Extracellular vesicles—or exosomes, as they are more commonly known—continue to be a curious research focus for the scientific community. Once assumed to be waste materials secreted by cells, exosomes have recently been identified as mail carriers, serving an essential role in cell-to-cell communication by acting as delivery vehicles between cells. New research from Carnegie Mellon University and UPMC explores a new use case for exosomes: Delivering growth factors like bone morphogenetic proteins (BMPs) for bone healing.
Exosomes resemble nano-sized bubbles and are secreted by every cell in the body. Functionally, they carry messages from one cell to another, for example, proteins, DNA, RNA and other biomolecules that can help determine how cells behave and function. In simple terms, if exosomes are produced by bad cells, such as cancer cells, they will carry bad messages, and vice versa, they will carry good messages if produced by healthy cells. Exosomes are now being explored as biomarkers and for various therapeutic-specific applications.
“In thinking through the evolutionary role of exosomes, we started wondering whether or not we could extract and load them with growth factors, and use them as trojan horses for carrying therapeutic cargo,” said Saigopalakrishna “Sai” Yerneni, postdoctoral researcher at Carnegie Mellon University. “We focused our initial efforts on one type of growth factor—BMP2. BMP2-engineered exosomes could be used for bone healing and aiding people who have traumatic bone injuries.”
Growth factors as proteins have a significant effect in altering cell behavior and typically behave in a lock-and-key manner. In other words, for a growth factor to effect cell behavior or have a therapeutic benefit, it must initially bind to it a receptor, which is found on the cell’s surface. Over the course of the group’s study, they found that when BMP2 was engineered into exosomes, this lock and key mechanism could be bypassed.
“While this may seem trivial at the outset, the discovery holds promise to change our current understanding of signaling processes of growth factors,” according to Phil Campbell, research professor of biomedical engineering and member of the Engineering Research Accelerator.
To date, very few growth factors have been approved for clinical use by the FDA. This is due in part to the generally high concentration of growth factors that are required for therapeutic benefit in humans.
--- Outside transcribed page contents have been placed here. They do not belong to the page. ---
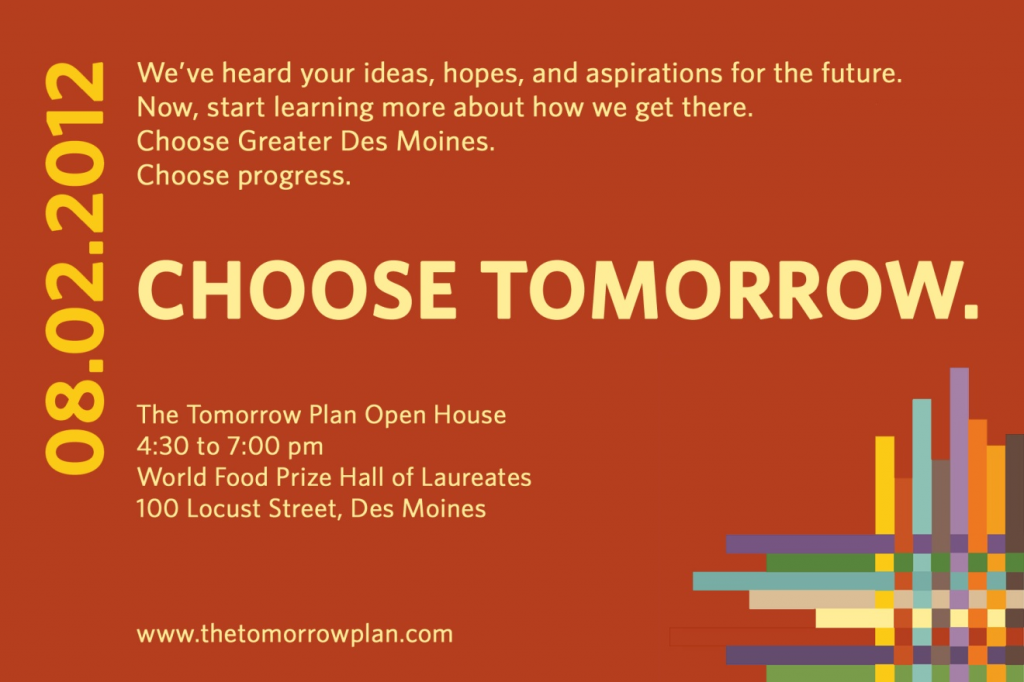 08.02.2012

We've heard your ideas, hopes, and aspirations for the future.
Now, start learning more about how we get there.
Choose Greater Des Moines.
Choose progress.

CHOOSE TOMORROW.

The Tomorrow Plan Open House
4:30 to 7:00 pm
World Food Prize Hall of Laureates
100 Locust Street, Des Moines

www.thetomorrowplan.com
BMP2 delivered via engineering exosomes, however, was found to produce a therapeutic effect with an extremely low concentration. This finding offers new hope for future clinical applications of growth factor deliveries via exosomes.
Schematic showing proposed mechanism for BMP2 signalling, cell trafficking, and recycling of BMP2, BMP2 receptors and HSPG, including the formation of nBMP2-EVs
Schematic showing the differential signalling via eBMP2-EVs and its role in BMP2 signalling bypassing both cell surface BMP2 receptors and noggin. Numbers within blue circles reflect the order of trafficking events for BMP2 signalling, beginning with receptor binding (1) through to recycling (5). nBMP2-EV is subject to signalling via the BMP2 pathway. Numbers within orange circles reflect the order of trafficking events for eBMP2-EV signalling, beginning with receptor binding (1) through to recycling (6). Arrows provide additional directional cues. Blue arrows indicate trafficking pathway, black arrows indicate signalling pathway and red arrows indicate delivery to lysosome degradation pathway.
“Beyond continuing to pursue the biological aspects of extracellular vesicle-cell communication, we also plan on expanding the exosome-based delivery approach to other growth factors that could potentially help in regenerative medicine and in controlling diseases such as cancer,” said Campbell.